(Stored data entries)
****************************************
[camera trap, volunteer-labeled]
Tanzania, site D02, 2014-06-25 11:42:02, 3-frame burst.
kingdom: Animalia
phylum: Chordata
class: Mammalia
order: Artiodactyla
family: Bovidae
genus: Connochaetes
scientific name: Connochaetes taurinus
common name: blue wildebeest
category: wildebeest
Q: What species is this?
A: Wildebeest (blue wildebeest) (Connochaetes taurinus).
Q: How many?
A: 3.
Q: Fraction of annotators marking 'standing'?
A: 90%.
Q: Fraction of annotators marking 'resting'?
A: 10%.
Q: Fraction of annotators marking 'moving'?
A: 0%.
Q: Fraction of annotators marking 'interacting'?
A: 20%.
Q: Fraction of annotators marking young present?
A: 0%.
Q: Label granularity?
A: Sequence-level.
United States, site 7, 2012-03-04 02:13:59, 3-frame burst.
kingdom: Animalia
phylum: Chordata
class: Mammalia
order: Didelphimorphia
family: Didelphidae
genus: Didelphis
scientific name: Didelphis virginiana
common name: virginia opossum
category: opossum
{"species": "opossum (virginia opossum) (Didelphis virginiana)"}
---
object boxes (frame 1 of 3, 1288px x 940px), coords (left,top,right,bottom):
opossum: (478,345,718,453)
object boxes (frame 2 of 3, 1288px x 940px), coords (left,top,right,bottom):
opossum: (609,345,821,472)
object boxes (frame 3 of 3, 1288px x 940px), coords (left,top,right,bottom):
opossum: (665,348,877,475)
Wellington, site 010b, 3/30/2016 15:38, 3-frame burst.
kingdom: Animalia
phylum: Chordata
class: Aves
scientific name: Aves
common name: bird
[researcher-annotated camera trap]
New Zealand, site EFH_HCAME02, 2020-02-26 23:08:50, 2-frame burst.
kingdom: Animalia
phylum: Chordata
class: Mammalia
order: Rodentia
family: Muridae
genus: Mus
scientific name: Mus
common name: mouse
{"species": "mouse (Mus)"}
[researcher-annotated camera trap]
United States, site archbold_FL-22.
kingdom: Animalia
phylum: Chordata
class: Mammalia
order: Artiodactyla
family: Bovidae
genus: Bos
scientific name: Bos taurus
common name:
****************************************
**The task**
Collect each line of the entries that has the word "scientific", copying it in full.

**Your response**
scientific name: Connochaetes taurinus
scientific name: Didelphis virginiana
scientific name: Aves
scientific name: Mus
scientific name: Bos taurus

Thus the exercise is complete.